Après avoir reconstitué, à l’échelle, dans une quinzaine de maquettes, le village de Walnut Grove et la maison des Ingalls de la Petite Maison dans la Prairie, Marc Walsh s’est penché sur de nouveaux projets, de grands défis.
«J’essaie de préserver l’Histoire à travers mon loisir, ma passion. Il y a quatre ans, j’ai entendu parler de la dernière école de rang au Québec, celle de Saint-Télesphore dans Vaudreuil-Soulanges. J’ai voulu faire de quoi et j’ai décidé de la recréer. Il y a 1000 heures de travail derrière ça. Elle se trouve maintenant à la Commission scolaire de Dorval, à Lakeshore», explique le Campivallensien originaire de Saint-Anicet.
Pour être le plus fidèle possible, Marc Walsh consulte des artefacts, des photos, rencontre des gens qui ont fréquenté les lieux qu’il fait revivre. «Pour l’école, je voulais la refaire aussi selon les plans de 1919 quand elle a été bâtie. J’ai rencontré Wayne Morrison de Vankleek Hill qui y a étudié. Je l’ai bâtie comme Ovila Cuerrier l’avait fait en 1919 et j’ai offert la maquette à la famille Cuerrier», indique le passionné.
Retracer ses origines
Marc Walsh aime raconter des choses à travers ses maquettes dont les éléments sont tous fabriqués dans son atelier au sous-sol de sa résidence. «Je voulais faire de quoi pour ma municipalité. J’ai choisi de faire une école de rang près de la ferme Walsh à Saint-Anicet. L’École Newfoundout. André Martin a été à cette école et m’a donné des références. J’ai fait les poêles à bois, les pupitres des écoliers, les toilettes derrière l’école», raconte celui qui passe de 450 à 500 heures sur chacune de ses maquettes, à raison de 30 à 35 heures par semaine.
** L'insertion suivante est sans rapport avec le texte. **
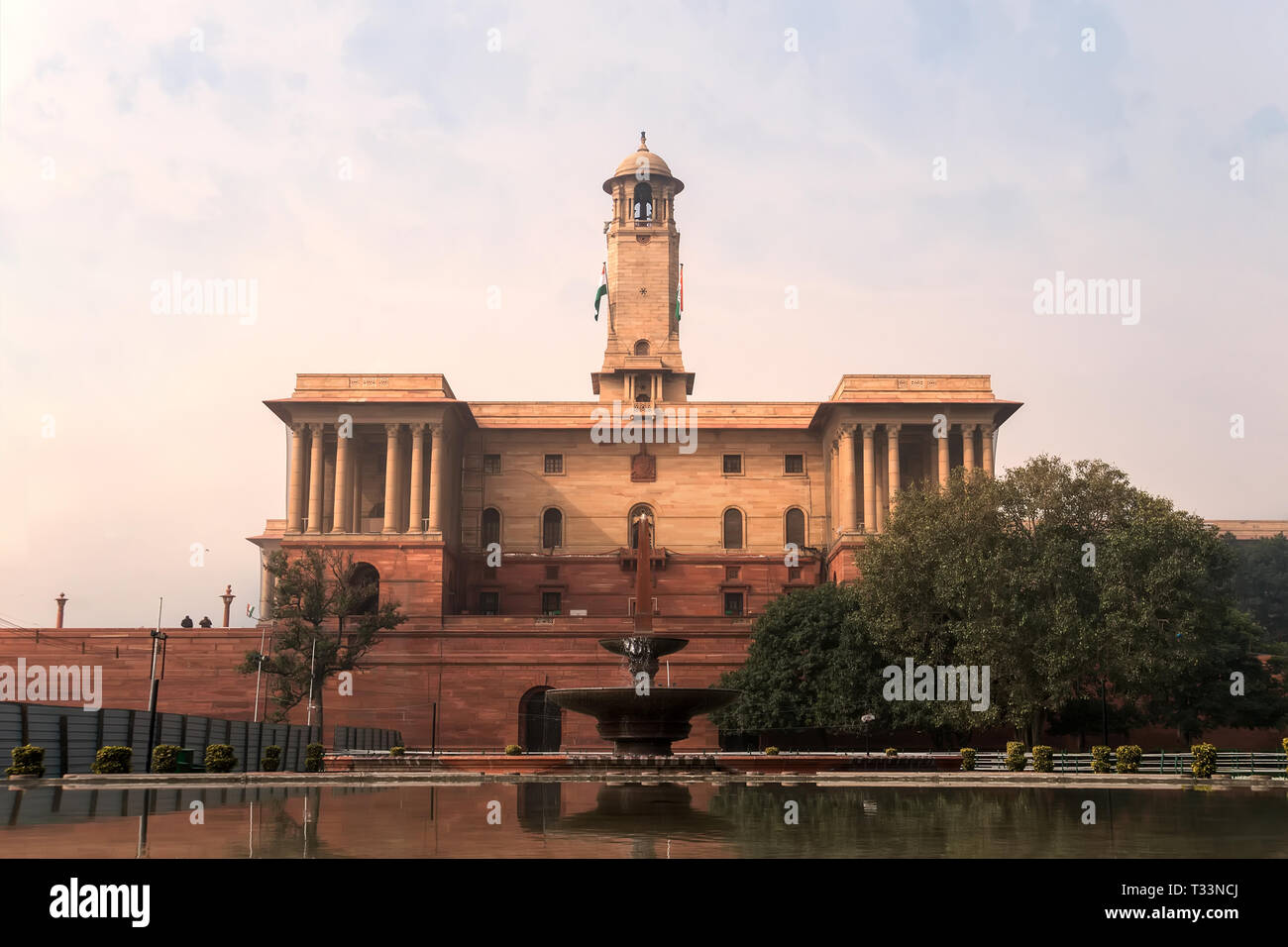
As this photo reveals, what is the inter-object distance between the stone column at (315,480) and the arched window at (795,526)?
2336 centimetres

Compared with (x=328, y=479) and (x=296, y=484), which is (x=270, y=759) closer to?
(x=296, y=484)

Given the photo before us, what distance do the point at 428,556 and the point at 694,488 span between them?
15.0m

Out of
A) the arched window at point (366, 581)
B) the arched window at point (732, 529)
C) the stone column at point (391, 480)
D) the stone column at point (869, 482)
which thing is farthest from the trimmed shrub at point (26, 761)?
the arched window at point (732, 529)

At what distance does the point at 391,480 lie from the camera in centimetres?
5978

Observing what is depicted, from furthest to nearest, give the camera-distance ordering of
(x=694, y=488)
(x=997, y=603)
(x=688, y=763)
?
(x=694, y=488)
(x=997, y=603)
(x=688, y=763)

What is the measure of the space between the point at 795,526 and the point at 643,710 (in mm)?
36217

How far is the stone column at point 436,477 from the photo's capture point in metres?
59.5

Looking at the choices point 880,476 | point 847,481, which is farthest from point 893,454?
point 847,481

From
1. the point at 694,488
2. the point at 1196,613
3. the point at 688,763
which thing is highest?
the point at 694,488

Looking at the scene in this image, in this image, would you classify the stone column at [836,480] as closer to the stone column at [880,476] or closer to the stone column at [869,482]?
the stone column at [869,482]

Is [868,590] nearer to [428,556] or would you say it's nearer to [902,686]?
[902,686]

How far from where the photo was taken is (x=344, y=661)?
1938 inches
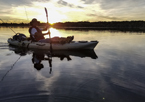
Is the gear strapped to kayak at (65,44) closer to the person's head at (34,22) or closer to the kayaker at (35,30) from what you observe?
the kayaker at (35,30)

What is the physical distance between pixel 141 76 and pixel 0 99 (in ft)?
19.0

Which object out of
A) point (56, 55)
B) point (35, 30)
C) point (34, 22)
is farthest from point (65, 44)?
point (34, 22)

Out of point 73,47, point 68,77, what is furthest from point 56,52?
point 68,77

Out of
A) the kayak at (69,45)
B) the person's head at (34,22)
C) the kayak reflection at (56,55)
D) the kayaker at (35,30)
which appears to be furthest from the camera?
the kayak at (69,45)

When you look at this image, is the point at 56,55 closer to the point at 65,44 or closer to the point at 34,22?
the point at 65,44

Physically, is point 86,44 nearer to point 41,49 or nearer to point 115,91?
point 41,49

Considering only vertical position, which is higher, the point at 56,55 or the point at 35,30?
the point at 35,30

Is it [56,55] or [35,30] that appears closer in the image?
[56,55]

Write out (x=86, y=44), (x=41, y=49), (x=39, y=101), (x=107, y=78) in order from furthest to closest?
(x=41, y=49) < (x=86, y=44) < (x=107, y=78) < (x=39, y=101)

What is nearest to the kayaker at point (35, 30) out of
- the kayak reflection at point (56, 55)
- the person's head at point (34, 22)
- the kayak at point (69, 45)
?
the person's head at point (34, 22)

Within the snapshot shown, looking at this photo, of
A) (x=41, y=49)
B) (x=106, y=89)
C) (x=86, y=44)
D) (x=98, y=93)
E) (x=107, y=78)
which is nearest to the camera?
(x=98, y=93)

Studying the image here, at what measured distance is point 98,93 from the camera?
14.1ft

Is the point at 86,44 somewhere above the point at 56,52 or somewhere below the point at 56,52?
above

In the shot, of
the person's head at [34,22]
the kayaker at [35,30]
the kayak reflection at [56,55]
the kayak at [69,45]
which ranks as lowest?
the kayak reflection at [56,55]
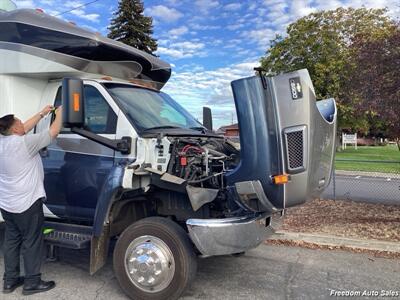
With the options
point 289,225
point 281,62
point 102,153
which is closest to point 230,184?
point 102,153

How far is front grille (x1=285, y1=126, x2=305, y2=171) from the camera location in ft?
12.3

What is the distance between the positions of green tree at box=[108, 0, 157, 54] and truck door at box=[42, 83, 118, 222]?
74.3ft

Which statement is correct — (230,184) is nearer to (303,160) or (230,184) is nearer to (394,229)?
(303,160)

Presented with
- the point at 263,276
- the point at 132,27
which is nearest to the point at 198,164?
the point at 263,276

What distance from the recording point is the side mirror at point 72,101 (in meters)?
4.06

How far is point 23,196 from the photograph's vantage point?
173 inches

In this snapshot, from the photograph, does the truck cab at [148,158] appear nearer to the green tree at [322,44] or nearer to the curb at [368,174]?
the curb at [368,174]

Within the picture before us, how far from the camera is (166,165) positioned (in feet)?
14.6

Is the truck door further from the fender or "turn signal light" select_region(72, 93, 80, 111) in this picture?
"turn signal light" select_region(72, 93, 80, 111)

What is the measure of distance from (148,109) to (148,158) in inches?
37.4

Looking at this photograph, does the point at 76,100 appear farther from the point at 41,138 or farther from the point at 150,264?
the point at 150,264

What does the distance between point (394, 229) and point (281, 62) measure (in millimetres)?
28396

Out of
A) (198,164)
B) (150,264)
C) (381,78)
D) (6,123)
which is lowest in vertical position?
(150,264)

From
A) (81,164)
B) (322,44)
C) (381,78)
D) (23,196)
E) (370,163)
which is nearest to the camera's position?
(23,196)
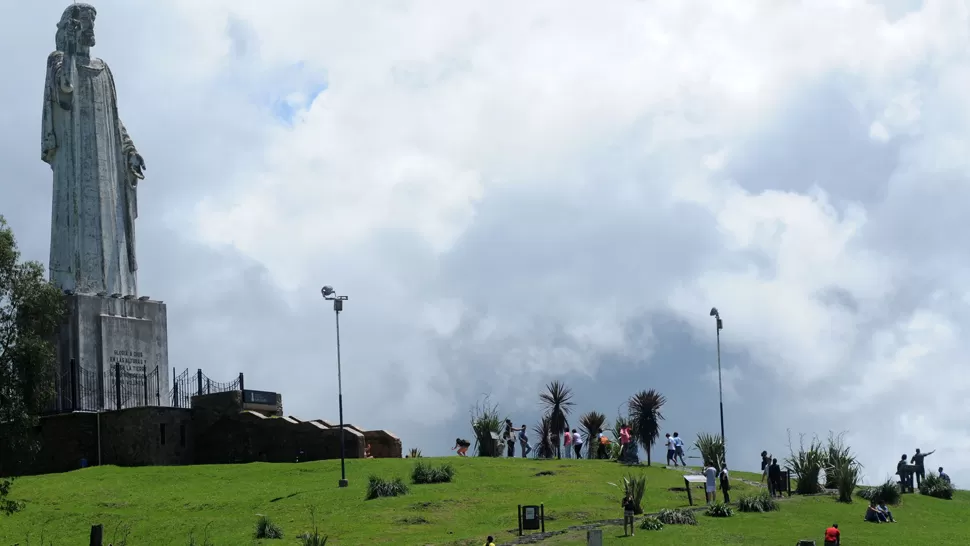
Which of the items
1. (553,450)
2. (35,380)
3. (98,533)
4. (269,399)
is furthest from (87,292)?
(98,533)

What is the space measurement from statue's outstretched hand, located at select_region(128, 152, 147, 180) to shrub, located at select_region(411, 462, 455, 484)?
66.8 ft

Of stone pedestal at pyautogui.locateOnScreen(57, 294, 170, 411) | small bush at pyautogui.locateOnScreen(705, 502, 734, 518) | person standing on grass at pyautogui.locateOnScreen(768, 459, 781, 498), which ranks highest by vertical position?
stone pedestal at pyautogui.locateOnScreen(57, 294, 170, 411)

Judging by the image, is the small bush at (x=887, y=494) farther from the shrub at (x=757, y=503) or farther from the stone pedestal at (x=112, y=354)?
the stone pedestal at (x=112, y=354)

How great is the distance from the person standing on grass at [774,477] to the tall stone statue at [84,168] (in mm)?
25541

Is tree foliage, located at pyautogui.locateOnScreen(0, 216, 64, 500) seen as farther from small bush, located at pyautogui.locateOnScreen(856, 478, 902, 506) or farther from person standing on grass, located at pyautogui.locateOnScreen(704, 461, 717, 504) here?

Son plus récent projet est majestueux. Il a monté, pierre par pierre, l’église bâtie entre 1847 et 1849 de Godmanchester. «C’est l’église presbytérienne calviniste. Dans les plus récents ouvrages, on ne retrouve que les fondations en photo. En voulant qu’elle renaisse, j’ai été sur place à l’automne pour mesurer les quatre murs», explique Marc Walsh qui a coupé une par une, chaque pierre pour l’église réalisée à l’échelle 1 : 32. «J’ai une scie avec une lame au diamant. Je prends des roches et je coupe pour en faire des pierres que j’ajuste ensuite», dit celui qui est soucieux du détail et qui a mis 160 heures à monter les murs extérieurs de son œuvre. Au total l’église aura pris 500 heures avant de renaître.
Pour l’école Newfoundout, 684 pièces de bois identiques auront été façonnées pour imiter les briques de la cheminée.
Propager des pans de l’histoire
L’école prendra la direction de Saint-Anicet quelque part en juin. Marc Walsh donne ses œuvres pour qu’elles puissent vivre et servir les citoyens. «Je ne m’ennuie pas. Elles servent aux gens, à apprendre sur l’Histoire. Moi, ça me fait de la place pour en créer d’autres et exposer ce que je fais», sourit celui qui est patient et amoureux de son passe-temps. D’ailleurs, son village de Walnut Grove prendra la direction du Musée Claude Rodrigue de Saint-Sauveur dans les prochaines semaines. «J’avais entendu parler de l’endroit et je m’y suis rendu pour voir ce qu’il en était. Je voulais rencontrer Claude et il était intéressé de me parler et de voir mes maquettes. Il a accepté de les prendre pour une exposition à perpétuité dans son musée. D’ici peu, il viendra avec une grosse remorque. Il s’occupe du transport. Je suis comblé», avoue Marc Walsh qui est à la recherche d’un nouveau projet pour meubler ses journées en refaçonnant le monde d’antan.